ARP stands for Address Resolution Protocol. It is defined in RFC 826 (1982) and operates at the boundary between the internet layer (Layer 3) and the link layer (Layer 2). Its purpose is to resolve an IPv4 address into the MAC address of the device that holds that IP on the local network segment.

What is a MAC address?

A MAC (Media Access Control) address is a 48-bit hardware identifier assigned to a network interface at manufacture, written as six pairs of hexadecimal digits like 00:1A:2B:3C:4D:5E. The first three bytes identify the manufacturer; the last three are unique to the device. MAC addresses are used for communication within a local network segment and are not routable across the internet.

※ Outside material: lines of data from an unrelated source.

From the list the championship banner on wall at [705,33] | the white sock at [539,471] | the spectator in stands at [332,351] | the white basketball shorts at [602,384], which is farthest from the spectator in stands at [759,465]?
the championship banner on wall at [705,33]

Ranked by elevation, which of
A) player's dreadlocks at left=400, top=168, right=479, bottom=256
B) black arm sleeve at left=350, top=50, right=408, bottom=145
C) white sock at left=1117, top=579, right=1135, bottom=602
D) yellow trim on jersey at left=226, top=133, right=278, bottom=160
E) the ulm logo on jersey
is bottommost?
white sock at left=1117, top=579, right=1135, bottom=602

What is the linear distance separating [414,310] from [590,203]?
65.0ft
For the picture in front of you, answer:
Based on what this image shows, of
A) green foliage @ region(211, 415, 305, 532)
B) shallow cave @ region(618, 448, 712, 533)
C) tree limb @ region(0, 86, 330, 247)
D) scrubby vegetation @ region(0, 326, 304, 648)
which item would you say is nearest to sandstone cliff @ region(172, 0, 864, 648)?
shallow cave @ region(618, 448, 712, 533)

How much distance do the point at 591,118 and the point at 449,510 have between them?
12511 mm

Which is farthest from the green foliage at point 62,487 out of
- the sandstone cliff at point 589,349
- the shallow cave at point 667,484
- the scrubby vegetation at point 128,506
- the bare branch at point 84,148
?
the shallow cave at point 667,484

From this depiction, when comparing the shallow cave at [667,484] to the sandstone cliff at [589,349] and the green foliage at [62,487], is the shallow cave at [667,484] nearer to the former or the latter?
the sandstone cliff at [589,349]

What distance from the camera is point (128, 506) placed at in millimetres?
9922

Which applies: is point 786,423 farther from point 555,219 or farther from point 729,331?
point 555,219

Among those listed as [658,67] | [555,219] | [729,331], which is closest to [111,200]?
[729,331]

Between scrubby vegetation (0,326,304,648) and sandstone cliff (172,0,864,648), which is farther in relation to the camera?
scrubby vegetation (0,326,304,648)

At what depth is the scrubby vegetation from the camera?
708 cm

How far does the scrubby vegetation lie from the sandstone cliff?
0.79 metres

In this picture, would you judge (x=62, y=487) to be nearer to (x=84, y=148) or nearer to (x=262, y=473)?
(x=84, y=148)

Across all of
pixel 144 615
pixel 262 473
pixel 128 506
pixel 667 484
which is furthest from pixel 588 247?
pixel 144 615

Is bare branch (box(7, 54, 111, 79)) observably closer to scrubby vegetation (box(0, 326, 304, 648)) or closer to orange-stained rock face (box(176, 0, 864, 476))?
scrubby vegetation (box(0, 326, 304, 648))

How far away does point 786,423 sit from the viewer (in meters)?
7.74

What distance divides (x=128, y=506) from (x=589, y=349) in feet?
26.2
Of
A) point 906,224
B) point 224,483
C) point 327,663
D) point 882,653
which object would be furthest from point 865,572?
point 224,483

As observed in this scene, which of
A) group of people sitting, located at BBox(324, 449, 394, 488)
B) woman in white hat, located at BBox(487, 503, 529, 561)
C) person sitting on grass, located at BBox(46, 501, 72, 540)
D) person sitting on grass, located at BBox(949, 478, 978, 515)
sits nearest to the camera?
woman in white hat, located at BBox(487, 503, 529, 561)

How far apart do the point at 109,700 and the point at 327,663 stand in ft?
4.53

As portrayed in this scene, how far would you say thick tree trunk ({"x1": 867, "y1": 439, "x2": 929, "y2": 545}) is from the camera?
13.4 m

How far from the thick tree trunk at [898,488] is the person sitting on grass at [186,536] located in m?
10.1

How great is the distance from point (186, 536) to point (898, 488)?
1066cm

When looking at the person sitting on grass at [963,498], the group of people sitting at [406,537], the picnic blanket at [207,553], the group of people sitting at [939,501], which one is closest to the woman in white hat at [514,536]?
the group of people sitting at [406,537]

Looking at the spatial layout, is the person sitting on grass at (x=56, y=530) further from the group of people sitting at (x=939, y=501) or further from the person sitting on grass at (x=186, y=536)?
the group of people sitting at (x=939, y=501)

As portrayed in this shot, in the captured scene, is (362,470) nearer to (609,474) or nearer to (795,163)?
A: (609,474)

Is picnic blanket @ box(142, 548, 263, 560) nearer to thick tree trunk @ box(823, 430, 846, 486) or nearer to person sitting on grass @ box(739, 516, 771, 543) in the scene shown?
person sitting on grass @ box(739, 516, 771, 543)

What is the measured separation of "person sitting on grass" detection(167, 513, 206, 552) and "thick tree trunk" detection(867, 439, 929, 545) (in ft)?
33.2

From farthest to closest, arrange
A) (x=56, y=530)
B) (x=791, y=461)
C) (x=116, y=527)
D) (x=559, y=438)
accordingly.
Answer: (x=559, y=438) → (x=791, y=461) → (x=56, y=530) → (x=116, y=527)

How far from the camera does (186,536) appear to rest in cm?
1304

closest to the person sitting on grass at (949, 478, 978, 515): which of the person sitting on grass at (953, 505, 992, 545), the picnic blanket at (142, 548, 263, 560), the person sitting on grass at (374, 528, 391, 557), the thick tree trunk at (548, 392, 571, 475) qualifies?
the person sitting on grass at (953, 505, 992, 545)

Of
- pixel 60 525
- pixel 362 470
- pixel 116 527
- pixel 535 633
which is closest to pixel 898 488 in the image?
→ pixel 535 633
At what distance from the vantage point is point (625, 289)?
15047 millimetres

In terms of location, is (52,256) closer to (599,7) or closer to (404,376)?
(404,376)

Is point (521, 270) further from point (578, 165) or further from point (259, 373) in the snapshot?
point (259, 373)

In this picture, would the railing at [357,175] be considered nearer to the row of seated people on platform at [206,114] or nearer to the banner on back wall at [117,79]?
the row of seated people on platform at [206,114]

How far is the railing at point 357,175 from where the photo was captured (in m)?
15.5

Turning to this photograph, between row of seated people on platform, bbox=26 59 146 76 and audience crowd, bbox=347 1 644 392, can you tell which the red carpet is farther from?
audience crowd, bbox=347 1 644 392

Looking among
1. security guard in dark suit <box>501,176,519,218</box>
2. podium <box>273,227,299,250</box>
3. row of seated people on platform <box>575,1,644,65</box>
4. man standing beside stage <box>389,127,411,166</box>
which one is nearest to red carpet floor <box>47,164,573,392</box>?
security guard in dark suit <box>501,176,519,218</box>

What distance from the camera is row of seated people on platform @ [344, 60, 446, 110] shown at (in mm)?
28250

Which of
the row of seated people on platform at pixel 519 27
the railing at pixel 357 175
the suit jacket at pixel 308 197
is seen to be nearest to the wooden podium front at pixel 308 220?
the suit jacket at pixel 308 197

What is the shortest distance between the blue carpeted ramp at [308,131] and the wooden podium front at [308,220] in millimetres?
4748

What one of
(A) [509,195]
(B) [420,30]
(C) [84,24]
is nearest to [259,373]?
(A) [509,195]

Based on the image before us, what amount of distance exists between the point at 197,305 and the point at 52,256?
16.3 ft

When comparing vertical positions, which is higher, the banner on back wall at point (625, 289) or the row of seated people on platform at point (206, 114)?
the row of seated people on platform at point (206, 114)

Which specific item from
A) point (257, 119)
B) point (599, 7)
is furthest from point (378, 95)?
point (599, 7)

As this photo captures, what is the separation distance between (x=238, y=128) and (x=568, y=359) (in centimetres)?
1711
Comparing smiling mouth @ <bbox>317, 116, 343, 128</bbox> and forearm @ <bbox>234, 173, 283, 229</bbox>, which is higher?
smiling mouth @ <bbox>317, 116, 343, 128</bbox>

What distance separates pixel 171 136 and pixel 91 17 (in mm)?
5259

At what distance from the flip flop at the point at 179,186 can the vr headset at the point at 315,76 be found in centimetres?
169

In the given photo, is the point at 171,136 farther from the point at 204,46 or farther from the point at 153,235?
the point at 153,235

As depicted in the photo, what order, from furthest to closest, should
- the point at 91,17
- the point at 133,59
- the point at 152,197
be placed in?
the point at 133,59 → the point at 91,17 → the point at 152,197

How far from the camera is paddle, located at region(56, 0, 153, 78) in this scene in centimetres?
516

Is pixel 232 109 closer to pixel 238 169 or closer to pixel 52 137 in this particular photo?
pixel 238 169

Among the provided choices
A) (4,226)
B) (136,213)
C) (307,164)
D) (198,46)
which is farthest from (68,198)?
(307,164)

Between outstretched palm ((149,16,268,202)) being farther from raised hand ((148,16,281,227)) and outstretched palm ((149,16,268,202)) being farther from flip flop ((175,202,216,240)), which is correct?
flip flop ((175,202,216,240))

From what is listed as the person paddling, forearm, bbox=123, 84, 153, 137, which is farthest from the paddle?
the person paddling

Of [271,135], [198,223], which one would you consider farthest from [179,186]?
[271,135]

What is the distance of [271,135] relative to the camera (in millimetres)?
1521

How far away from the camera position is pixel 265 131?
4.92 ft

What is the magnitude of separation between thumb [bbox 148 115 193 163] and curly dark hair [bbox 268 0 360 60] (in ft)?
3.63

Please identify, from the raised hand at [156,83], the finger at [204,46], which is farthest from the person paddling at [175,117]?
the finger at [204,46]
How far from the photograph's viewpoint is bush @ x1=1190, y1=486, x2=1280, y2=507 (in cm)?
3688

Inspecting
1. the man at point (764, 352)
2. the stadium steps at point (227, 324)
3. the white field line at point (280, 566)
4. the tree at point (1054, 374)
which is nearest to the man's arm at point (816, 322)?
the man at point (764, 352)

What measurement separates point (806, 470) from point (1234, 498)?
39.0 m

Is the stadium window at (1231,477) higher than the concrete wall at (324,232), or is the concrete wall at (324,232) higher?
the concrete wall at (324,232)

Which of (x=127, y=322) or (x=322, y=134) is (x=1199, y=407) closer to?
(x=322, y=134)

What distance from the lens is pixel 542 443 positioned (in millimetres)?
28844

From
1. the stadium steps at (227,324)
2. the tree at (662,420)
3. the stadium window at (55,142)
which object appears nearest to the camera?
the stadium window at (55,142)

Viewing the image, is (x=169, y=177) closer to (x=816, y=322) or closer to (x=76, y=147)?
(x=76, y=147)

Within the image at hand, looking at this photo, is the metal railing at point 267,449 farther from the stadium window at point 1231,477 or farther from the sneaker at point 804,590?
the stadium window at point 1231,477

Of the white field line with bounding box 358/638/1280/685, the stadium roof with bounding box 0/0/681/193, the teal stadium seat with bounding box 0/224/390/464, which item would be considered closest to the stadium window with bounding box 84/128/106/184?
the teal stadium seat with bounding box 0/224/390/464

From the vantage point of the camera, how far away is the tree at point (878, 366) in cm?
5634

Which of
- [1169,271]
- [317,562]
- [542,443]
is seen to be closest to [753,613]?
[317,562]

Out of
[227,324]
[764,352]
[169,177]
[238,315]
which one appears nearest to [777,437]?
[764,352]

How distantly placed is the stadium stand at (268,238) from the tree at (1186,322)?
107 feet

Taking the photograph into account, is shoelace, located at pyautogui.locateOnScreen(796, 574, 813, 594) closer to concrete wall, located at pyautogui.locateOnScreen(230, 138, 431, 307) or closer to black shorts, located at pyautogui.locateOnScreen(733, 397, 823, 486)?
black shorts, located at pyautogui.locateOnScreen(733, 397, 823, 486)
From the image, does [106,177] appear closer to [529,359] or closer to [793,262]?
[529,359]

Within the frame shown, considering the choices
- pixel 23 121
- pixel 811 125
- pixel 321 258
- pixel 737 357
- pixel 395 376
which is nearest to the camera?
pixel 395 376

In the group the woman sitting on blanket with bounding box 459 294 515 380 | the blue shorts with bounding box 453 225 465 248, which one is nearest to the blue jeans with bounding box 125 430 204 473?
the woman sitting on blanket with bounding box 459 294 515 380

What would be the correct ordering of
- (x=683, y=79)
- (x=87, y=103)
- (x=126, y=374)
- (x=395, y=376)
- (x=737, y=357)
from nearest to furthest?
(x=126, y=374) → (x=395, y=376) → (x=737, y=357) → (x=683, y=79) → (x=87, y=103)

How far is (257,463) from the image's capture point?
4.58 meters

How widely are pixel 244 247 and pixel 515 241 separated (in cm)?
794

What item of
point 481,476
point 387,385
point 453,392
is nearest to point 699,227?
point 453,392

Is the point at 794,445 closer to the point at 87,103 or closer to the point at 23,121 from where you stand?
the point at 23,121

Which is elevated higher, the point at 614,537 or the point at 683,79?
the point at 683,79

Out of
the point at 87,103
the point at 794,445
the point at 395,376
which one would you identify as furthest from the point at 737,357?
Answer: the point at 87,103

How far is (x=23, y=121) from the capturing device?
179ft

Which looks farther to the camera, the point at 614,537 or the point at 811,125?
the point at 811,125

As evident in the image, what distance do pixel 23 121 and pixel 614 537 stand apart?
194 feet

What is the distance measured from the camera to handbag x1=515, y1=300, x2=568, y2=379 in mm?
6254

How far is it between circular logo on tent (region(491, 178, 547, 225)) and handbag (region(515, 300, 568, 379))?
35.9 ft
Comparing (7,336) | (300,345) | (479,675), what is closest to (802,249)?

How do I view my ARP cache?

On Windows, run arp -a in Command Prompt. On Mac or Linux, run arp -n in Terminal. The output lists IP addresses alongside their resolved MAC addresses and the network interface. Entries marked "dynamic" were learned through ARP; entries marked "static" were manually configured and do not expire.

What is ARP poisoning?

ARP poisoning (ARP spoofing) is an attack in which a malicious device sends unsolicited ARP Reply messages associating its own MAC address with another device's IP address — typically the default gateway. Devices that accept this update send traffic intended for the gateway to the attacker instead, enabling man-in-the-middle interception. Because ARP has no authentication, any device on the local network can send these spoofed replies.

Does IPv6 use ARP?

No. IPv6 replaces ARP with Neighbor Discovery Protocol (NDP), defined in RFC 4861. NDP uses ICMPv6 Neighbor Solicitation (Type 135) and Neighbor Advertisement (Type 136) messages to perform address resolution, using multicast rather than broadcast. NDP also handles router discovery and stateless address autoconfiguration.

What is a gratuitous ARP?

A gratuitous ARP is an ARP Reply sent by a device without having received an ARP Request — it announces its IP-to-MAC mapping unprompted. Devices send gratuitous ARPs when they come online or when their IP or MAC changes, so other devices update their caches immediately. This legitimate mechanism is also what ARP spoofing exploits, since ARP cannot distinguish a genuine gratuitous ARP from a malicious one.